More than a month later, we are starting to know a little more about the attempted computer hacking of the International Criminal Court, this international criminal court based in The Hague and responsible for judging genocides and even war crimes. In a press release, the Court has just explained, in view of the evidence collected to date, that it was the victim of a “targeted and sophisticated attack with the aim of espionage”.
“The attack can therefore be interpreted as a serious attempt to undermine the mandate of the Court,” adds the international judicial institution. It was therefore likely operated by a state actor, and not simple cybercriminals motivated by greed. The affair began on September 19 with a announcement of the International Criminal Court. It had detected abnormal activity on its networks at the end of the previous week, prompting it to take cybersecurity measures.
A suspect, Russia
No potential suspects have been flagged by the International Criminal Court, assisted by Dutch police, the host country, in the investigation. However, all eyes are on Russia. As Le Monde recalls, a Russian national had already attempted to infiltrate the International Criminal Court in April 2022. An almost successful attempt, underlines the Court, to infiltrate a hostile intelligence officer under the cover of an internship request .
Russia also now has a clear motive against the International Criminal Court: to monitor or undermine the authority of this judicial institution. The latter notably issued, in March 2023, an arrest warrant against its president, Vladimir Putin, for the war crime of illegal deportation of the population after the military invasion of Ukraine by Moscow’s troops.
Unspecified operating mode
The attackers’ modus operandi, however, has not yet been clarified by the International Criminal Court.

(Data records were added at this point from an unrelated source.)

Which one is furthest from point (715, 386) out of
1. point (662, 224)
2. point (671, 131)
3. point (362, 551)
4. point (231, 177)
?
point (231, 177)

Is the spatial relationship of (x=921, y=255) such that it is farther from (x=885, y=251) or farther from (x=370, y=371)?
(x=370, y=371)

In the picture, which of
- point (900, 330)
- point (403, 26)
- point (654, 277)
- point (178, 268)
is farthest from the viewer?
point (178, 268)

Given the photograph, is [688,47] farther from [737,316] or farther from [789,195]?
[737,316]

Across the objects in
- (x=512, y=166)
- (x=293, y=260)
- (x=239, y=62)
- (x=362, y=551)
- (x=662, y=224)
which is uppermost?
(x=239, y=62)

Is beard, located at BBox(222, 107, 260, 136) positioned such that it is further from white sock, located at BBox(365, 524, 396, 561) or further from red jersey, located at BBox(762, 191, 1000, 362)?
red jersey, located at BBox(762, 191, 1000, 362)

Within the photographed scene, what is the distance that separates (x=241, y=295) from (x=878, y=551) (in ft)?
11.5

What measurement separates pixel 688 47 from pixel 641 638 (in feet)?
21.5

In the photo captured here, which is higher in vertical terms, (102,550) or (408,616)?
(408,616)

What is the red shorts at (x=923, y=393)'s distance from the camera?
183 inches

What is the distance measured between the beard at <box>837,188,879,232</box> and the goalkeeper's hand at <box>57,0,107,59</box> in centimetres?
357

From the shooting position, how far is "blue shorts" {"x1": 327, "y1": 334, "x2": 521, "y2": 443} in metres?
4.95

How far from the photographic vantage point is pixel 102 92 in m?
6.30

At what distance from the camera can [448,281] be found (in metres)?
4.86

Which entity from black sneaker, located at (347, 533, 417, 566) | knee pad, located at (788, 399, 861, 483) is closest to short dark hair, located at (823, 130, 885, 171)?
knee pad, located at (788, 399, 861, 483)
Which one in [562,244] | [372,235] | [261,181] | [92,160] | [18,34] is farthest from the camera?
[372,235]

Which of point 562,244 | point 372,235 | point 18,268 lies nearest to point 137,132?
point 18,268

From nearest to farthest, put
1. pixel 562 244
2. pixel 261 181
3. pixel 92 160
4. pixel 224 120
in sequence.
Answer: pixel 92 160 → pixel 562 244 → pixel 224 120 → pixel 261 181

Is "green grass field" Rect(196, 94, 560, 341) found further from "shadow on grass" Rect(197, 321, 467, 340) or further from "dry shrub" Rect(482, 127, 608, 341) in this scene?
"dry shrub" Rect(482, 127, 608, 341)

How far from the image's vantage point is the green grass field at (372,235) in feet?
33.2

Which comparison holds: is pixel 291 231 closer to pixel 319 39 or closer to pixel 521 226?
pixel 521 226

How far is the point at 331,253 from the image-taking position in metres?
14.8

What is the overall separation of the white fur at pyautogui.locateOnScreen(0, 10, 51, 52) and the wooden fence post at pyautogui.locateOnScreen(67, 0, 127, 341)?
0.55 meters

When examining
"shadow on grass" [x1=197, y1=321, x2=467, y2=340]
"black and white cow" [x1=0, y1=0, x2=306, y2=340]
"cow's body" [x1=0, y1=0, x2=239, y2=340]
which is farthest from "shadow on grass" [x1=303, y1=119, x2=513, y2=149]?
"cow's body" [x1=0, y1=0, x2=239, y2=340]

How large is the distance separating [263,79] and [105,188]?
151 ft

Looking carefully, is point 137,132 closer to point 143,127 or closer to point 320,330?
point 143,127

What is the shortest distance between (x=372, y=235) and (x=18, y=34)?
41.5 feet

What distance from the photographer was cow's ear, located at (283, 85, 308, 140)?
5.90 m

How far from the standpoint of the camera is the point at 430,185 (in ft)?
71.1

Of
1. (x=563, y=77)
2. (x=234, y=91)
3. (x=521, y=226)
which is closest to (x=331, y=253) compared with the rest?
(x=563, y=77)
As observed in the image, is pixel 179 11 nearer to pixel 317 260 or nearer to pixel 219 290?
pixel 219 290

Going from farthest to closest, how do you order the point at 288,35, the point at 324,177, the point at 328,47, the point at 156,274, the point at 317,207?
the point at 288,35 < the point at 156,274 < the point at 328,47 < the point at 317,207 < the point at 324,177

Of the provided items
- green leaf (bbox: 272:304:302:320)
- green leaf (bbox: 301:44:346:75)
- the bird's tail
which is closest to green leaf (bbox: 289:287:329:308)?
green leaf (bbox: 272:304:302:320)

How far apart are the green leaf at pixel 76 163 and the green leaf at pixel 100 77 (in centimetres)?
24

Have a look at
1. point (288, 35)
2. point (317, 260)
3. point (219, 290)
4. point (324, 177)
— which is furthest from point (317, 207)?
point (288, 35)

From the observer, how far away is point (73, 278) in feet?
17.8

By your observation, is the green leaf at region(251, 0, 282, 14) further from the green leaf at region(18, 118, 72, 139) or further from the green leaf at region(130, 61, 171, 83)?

According to Le MagIT, the judicial institution could have been the victim of a recently corrected vulnerability on a Citrix Gateway system, a point which has not been commented on by the International Criminal Court.
The latter, which deplores daily attempts at computer attacks, simply stated that it had taken all necessary measures to remedy any compromise. It also indicates that it has strengthened its risk management framework, to avoid any risk to the security of victims, witnesses or officials of the International Criminal Court. However, the judicial institution is finally expecting new malicious campaigns. This time in the form of disinformation actions aimed at tarnishing its image and attacking its legitimacy.